Exercise data:
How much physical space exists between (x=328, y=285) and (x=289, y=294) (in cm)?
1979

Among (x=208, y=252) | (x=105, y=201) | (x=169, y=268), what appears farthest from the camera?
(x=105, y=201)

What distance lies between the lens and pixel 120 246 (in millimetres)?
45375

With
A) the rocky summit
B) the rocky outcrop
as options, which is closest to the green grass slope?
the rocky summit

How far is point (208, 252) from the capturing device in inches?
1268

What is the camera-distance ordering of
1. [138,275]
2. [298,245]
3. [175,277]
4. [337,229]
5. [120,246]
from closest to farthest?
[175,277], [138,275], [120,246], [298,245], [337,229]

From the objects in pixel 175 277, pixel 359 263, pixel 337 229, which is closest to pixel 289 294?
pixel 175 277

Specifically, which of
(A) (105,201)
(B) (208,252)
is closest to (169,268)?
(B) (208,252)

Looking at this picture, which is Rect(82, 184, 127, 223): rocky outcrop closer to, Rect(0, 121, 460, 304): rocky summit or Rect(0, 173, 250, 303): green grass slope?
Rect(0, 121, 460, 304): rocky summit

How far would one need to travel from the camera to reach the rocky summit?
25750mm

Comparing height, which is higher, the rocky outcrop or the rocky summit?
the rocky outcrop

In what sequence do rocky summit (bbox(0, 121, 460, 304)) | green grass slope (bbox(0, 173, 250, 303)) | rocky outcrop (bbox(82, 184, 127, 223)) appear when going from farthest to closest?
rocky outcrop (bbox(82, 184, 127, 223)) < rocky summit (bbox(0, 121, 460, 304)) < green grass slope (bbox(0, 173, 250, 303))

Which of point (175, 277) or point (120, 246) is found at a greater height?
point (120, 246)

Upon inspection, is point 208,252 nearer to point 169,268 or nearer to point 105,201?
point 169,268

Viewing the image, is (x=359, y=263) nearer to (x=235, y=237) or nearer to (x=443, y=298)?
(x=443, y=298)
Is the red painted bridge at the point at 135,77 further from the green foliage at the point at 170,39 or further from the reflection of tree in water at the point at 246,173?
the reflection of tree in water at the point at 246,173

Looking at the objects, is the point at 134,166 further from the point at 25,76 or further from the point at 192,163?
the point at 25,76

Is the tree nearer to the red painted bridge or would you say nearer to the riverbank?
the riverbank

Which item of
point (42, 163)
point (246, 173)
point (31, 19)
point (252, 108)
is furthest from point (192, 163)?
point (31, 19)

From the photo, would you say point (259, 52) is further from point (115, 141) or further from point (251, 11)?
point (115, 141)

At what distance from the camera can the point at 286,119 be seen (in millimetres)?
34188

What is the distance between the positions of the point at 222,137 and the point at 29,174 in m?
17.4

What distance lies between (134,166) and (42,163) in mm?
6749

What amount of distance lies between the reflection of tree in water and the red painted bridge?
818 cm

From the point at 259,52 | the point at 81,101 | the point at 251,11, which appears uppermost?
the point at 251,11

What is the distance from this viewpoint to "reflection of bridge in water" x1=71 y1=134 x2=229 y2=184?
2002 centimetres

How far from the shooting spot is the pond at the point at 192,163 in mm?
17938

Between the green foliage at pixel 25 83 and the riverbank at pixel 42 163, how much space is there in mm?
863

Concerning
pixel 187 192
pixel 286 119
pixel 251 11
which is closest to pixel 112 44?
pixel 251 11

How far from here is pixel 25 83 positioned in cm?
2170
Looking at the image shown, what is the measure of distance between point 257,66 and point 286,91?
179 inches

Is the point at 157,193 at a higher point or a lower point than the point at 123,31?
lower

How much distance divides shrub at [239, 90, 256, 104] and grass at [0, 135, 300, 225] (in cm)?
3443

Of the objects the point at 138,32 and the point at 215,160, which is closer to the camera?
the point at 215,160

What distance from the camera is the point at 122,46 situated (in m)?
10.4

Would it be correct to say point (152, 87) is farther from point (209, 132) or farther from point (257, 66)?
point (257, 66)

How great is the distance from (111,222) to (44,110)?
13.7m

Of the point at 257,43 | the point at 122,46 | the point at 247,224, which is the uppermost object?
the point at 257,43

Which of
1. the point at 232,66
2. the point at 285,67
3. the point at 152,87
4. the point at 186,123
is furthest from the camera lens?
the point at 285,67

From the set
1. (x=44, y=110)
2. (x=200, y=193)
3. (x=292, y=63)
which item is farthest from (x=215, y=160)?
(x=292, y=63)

Task prompt:
Write out the full listing exactly as given.

Answer for this exercise:
How much physical space exists between (x=328, y=285) and (x=289, y=294) (in cm)?
1979

Among (x=208, y=252) | (x=105, y=201) | (x=169, y=268), what appears farthest from the camera?
(x=105, y=201)

What distance lies between the lens and pixel 120 246 (in millimetres)?
45375

With
A) the rocky summit
B) the rocky outcrop
as options, which is closest to the green grass slope?
the rocky summit

How far is point (208, 252) from the capturing device in inches?
1268

What is the camera-distance ordering of
1. [138,275]
2. [298,245]
3. [175,277]
4. [337,229]
5. [120,246]
from closest to farthest?
[175,277], [138,275], [120,246], [298,245], [337,229]

From the objects in pixel 175 277, pixel 359 263, pixel 337 229, which is closest to pixel 289 294?
pixel 175 277

Specifically, which of
(A) (105,201)
(B) (208,252)
is closest to (169,268)?
(B) (208,252)

Looking at this picture, which is Rect(82, 184, 127, 223): rocky outcrop closer to, Rect(0, 121, 460, 304): rocky summit or Rect(0, 173, 250, 303): green grass slope?
Rect(0, 121, 460, 304): rocky summit

How far would one need to travel from the camera to reach the rocky summit?
25750mm

Comparing height, which is higher, the rocky outcrop or the rocky summit?
the rocky outcrop

In what sequence do rocky summit (bbox(0, 121, 460, 304)) | green grass slope (bbox(0, 173, 250, 303)) | rocky outcrop (bbox(82, 184, 127, 223)) appear when going from farthest to closest?
rocky outcrop (bbox(82, 184, 127, 223)) < rocky summit (bbox(0, 121, 460, 304)) < green grass slope (bbox(0, 173, 250, 303))

Which of point (175, 277) or point (120, 246) is found at a greater height?
point (120, 246)

Upon inspection, is point 208,252 nearer to point 169,268 or nearer to point 105,201?
point 169,268

Viewing the image, is (x=359, y=263) nearer to (x=235, y=237) or nearer to (x=443, y=298)?
(x=443, y=298)
Is the red painted bridge at the point at 135,77 further from the green foliage at the point at 170,39 or further from the reflection of tree in water at the point at 246,173?
the reflection of tree in water at the point at 246,173

Looking at the objects, is the point at 134,166 further from the point at 25,76 or further from the point at 192,163?
the point at 25,76

Is the tree nearer to the red painted bridge or would you say nearer to the riverbank?
the riverbank

Which item of
point (42, 163)
point (246, 173)
point (31, 19)
point (252, 108)
is furthest from point (192, 163)?
point (31, 19)

From the photo, would you say point (259, 52) is further from point (115, 141) or further from point (251, 11)?
point (115, 141)

At what distance from the camera can the point at 286,119 be seen (in millimetres)?
34188

What is the distance between the positions of the point at 222,137 and the point at 29,174 in m?
17.4

What distance lies between (134,166) and (42,163) in mm?
6749

What amount of distance lies between the reflection of tree in water and the red painted bridge?
818 cm

From the point at 259,52 | the point at 81,101 | the point at 251,11, which appears uppermost?
the point at 251,11

What is the distance from this viewpoint to "reflection of bridge in water" x1=71 y1=134 x2=229 y2=184?
2002 centimetres

How far from the shooting spot is the pond at the point at 192,163 in mm?
17938

Between the green foliage at pixel 25 83 and the riverbank at pixel 42 163, how much space is there in mm?
863

Concerning
pixel 187 192
pixel 286 119
pixel 251 11
which is closest to pixel 112 44?
pixel 251 11

How far from here is pixel 25 83 positioned in cm?
2170
Looking at the image shown, what is the measure of distance between point 257,66 and point 286,91?
179 inches

Is the point at 157,193 at a higher point or a lower point than the point at 123,31?
lower

How much distance divides shrub at [239, 90, 256, 104] and grass at [0, 135, 300, 225] (in cm)?
3443

Of the objects the point at 138,32 and the point at 215,160, which is closer to the camera?
the point at 215,160

What distance from the camera is the point at 122,46 situated (in m)?
10.4

Would it be correct to say point (152, 87) is farther from point (209, 132) or farther from point (257, 66)?
point (257, 66)

How great is the distance from (111,222) to (44,110)?
13.7m

Of the point at 257,43 | the point at 122,46 | the point at 247,224, which is the uppermost object?
the point at 257,43

Which of
1. the point at 232,66
2. the point at 285,67
3. the point at 152,87
4. the point at 186,123
is furthest from the camera lens?
the point at 285,67

From the set
1. (x=44, y=110)
2. (x=200, y=193)
3. (x=292, y=63)
which item is farthest from (x=215, y=160)?
(x=292, y=63)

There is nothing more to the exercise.